As correspondent Bob Simon reports, Omar Khadr is the only person in modern history to be charged for war crimes he allegedly committed while a minor.
60 Minutes got a rare glimpse into a Guantanamo case -- one of the first that will be prosecuted. Consider this: is Omar Khadr a hardened terrorist -- a bad seed, or an obedient son, led astray by his family?
The U.S. accuses Omar Khadr of murdering an American soldier, conspiracy, spying and more, all done, they say, when he was just 15 years old. Khadr has been detained in Guantanamo Bay for five years, much of it in a maximum security prison, in a cell with no windows, awaiting a military trial. His lawyers say that due to his age when he was taken prisoner, he should have been considered a child soldier and shouldn't be there at all.
As is, the U.S. calls him an unlawful enemy combatant, a euphemism for terrorist. 60 Minutes was not allowed to speak to Omar Khadr. But Dennis Edney, one of his lawyers, has visited him in Guantanamo several times.
"He's been in confinement for five years. Think of that. Think of locking a dog in a cage for five years. That's what's happened to Omar Khadr," Edney tells Simon.

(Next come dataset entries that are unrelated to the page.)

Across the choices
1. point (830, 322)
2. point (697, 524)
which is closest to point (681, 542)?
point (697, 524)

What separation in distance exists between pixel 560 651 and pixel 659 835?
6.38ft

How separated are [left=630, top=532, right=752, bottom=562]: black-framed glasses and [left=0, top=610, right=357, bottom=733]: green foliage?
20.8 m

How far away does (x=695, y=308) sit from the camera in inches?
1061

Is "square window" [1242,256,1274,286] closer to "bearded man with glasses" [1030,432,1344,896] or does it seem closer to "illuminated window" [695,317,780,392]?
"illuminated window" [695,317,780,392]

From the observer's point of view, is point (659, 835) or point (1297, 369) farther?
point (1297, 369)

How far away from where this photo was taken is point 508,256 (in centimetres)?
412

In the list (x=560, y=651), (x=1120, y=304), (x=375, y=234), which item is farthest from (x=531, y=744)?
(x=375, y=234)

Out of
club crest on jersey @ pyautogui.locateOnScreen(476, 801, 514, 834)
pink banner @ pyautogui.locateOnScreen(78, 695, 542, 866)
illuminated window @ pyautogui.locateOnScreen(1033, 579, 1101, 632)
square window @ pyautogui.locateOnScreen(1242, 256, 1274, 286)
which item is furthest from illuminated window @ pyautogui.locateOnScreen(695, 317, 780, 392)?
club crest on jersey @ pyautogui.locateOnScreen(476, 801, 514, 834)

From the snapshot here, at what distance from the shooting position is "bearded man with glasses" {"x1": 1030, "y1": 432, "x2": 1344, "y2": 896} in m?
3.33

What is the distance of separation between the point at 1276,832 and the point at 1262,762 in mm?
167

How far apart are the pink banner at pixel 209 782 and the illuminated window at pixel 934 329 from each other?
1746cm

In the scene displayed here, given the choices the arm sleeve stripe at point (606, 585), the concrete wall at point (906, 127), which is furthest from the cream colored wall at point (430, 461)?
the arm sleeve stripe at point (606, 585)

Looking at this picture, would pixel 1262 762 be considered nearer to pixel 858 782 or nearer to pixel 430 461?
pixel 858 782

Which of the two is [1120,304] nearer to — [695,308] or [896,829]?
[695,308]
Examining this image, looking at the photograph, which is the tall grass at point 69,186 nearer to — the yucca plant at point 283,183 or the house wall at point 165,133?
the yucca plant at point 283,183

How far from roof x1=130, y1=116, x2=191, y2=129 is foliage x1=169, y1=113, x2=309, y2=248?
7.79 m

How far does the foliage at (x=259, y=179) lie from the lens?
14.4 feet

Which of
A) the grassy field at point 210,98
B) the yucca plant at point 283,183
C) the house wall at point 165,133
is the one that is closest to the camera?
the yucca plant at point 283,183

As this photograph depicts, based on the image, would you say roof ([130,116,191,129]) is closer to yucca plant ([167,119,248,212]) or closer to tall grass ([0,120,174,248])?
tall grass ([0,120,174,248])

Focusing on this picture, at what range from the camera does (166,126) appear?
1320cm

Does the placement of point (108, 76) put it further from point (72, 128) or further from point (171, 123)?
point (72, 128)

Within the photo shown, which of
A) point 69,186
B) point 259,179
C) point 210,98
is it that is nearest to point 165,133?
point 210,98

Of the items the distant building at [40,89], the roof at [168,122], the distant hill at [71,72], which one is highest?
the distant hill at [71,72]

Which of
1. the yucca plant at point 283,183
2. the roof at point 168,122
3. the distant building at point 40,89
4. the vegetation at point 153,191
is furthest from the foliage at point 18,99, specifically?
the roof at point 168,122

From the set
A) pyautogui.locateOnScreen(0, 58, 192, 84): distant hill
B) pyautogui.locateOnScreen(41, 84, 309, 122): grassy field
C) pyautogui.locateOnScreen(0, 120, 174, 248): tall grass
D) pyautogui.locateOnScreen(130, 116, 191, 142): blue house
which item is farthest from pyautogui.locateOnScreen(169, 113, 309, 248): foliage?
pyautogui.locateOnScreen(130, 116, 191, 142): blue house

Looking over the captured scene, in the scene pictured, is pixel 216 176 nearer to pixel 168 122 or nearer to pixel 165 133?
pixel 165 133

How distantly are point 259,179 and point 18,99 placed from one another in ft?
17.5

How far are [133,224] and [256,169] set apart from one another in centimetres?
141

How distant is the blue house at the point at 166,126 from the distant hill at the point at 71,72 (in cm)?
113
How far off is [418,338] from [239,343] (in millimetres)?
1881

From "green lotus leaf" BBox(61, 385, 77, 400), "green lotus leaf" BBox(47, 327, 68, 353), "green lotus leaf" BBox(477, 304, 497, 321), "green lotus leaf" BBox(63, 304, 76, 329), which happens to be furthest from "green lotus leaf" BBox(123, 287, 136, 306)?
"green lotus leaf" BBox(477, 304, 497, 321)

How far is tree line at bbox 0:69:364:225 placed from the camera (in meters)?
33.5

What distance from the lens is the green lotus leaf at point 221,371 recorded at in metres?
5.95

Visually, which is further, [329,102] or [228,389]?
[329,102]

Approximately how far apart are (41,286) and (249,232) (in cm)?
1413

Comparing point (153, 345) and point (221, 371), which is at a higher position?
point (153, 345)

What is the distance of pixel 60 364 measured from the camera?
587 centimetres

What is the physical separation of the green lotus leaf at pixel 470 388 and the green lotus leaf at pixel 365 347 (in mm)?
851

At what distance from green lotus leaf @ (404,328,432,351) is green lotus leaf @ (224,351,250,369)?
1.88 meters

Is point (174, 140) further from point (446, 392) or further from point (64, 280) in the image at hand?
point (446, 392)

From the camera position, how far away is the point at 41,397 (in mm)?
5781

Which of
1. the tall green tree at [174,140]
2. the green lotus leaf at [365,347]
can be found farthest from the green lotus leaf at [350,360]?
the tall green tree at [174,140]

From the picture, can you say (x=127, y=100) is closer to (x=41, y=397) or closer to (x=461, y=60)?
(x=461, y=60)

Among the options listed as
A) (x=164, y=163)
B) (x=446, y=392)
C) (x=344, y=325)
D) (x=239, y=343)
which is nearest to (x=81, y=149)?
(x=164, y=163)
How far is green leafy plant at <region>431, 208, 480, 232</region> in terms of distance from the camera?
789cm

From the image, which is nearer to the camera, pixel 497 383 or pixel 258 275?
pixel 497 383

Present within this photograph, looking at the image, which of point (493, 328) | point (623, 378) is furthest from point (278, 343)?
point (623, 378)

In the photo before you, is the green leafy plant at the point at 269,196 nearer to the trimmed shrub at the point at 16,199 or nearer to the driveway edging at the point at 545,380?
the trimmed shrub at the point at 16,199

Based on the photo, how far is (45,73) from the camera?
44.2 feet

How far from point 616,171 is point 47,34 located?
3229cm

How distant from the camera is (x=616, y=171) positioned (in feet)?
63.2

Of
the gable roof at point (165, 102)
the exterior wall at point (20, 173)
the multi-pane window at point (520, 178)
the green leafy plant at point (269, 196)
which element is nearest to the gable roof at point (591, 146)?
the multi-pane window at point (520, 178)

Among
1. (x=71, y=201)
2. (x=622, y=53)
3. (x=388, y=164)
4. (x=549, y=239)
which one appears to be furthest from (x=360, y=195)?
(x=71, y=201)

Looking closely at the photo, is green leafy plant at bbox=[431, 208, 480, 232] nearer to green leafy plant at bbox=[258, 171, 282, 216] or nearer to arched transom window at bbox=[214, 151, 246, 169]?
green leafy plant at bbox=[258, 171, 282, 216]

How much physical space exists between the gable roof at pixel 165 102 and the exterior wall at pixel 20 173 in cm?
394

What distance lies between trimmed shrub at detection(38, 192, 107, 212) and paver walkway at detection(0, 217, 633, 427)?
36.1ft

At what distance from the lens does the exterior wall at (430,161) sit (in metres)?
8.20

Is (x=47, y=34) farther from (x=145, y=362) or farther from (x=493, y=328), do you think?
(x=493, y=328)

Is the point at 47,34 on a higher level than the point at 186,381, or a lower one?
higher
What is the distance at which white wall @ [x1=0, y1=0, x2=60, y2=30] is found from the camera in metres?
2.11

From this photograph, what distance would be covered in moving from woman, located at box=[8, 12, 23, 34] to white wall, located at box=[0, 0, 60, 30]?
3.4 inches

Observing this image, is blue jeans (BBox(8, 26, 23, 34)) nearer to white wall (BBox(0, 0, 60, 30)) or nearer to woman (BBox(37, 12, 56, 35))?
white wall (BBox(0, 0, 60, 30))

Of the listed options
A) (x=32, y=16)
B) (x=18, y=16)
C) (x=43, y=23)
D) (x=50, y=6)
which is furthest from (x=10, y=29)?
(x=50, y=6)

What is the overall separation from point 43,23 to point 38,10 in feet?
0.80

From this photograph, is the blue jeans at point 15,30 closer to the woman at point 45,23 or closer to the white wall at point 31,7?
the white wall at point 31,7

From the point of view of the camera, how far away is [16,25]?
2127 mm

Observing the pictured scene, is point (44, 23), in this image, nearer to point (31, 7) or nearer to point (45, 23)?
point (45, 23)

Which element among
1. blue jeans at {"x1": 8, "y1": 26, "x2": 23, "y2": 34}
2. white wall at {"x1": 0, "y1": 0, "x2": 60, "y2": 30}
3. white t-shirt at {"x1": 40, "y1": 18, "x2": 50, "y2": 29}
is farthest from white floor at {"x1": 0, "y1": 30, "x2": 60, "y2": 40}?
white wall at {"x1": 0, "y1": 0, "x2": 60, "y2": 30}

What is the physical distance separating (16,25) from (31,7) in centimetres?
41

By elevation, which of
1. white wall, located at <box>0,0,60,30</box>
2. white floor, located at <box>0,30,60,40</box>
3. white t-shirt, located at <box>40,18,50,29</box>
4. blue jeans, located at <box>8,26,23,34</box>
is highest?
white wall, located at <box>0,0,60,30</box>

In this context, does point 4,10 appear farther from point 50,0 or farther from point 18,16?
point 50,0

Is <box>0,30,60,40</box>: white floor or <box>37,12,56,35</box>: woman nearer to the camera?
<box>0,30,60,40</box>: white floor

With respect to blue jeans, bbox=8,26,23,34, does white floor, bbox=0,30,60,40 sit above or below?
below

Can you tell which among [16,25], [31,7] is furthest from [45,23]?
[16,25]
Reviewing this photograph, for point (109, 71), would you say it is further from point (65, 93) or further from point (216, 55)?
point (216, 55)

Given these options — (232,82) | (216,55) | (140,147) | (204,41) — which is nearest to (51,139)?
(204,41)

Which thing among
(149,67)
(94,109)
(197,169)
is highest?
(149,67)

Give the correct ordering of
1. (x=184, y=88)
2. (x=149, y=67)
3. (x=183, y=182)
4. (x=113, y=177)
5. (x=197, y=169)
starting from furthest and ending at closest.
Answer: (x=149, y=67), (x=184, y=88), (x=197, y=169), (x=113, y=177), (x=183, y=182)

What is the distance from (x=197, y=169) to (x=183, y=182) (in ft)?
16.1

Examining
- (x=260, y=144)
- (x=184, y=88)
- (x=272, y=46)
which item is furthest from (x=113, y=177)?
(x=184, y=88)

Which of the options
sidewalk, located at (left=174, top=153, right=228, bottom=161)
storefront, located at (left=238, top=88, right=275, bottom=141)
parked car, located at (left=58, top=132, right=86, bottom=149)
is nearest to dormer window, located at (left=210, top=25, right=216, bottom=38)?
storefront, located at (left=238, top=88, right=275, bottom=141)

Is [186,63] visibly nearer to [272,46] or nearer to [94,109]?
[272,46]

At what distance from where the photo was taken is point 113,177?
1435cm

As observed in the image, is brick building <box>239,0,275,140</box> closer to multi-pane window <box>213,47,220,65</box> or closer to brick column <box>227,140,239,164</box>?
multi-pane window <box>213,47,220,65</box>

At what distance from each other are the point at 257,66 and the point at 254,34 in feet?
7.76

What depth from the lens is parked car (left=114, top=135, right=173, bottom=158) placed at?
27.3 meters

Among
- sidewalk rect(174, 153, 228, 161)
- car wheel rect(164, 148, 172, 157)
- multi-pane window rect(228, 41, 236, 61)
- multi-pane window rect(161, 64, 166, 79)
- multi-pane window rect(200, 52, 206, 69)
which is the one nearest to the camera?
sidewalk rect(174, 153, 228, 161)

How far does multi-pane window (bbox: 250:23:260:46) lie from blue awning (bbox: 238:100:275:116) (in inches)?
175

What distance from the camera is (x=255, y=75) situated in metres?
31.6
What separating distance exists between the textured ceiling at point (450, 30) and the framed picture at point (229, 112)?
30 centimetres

But Omar Khadr faces serious charges and, if convicted, could face up to life in prison. He was captured in eastern Afghanistan, a region notorious for harboring members of al Qaeda and the Taliban. In July 2002, U.S. Special Forces were patrolling the area when they got a tip that some al Qaeda members were holed up nearby.
Back then, Layne Morris was Sergeant Layne Morris. When his unit approached a walled compound, he says al Qaeda gunmen opened fire, killing Morris' interpreters.
"These guys just shot them point blank in the face," Morris says.
He says two interpreters were killed instantly. And then Sgt. Morris felt something hit his right eye.
"A piece of the hand grenade shrapnel cut the optic nerve," he says. "So I'm blind in one eye."
The fighting went on for hours. By the time it was over, the compound was completely destroyed by 500 pound bombs.
Morris didn't think anybody inside the compound could still be alive. "The assumption was that everybody's dead in there," he says.
But when soldiers went in, someone threw a hand grenade at them. One of the medics, Sergeant Christopher Speer, was killed. Then they found Omar Khadr, barely alive, lying in the rubble and blinded in one eye, just like Layne Morris.
"He's lucky," Morris says. "Because he killed one medic. The second medic saved his life."
Asked if the medic described the kid, Morris tells Simon, "All he said was, 'Man, we got up on that kid and he begged us to kill him.' He said 'Just kill me.'"
And he said it in perfect English.
The U.S. Department of Defense declined to give 60 Minutes an interview about the Khadr case, so Simon spoke to retired General John Altenburg, a lawyer who reviewed the initial evidence against Khadr and counseled the military to put him on trial for war crimes.
"I understand that the evidence reveals that a grenade was thrown over a wall, but that nobody saw him throw it," Simon remarks.
"I think it's fair to say that no person saw him actually throw the grenade," Altenburg replies.
So why the charges?
Says Altenburg, "Because there is circumstantial evidence that would indicate he was the one who threw the grenade."
Meaning no one else was found alive who could have thrown it.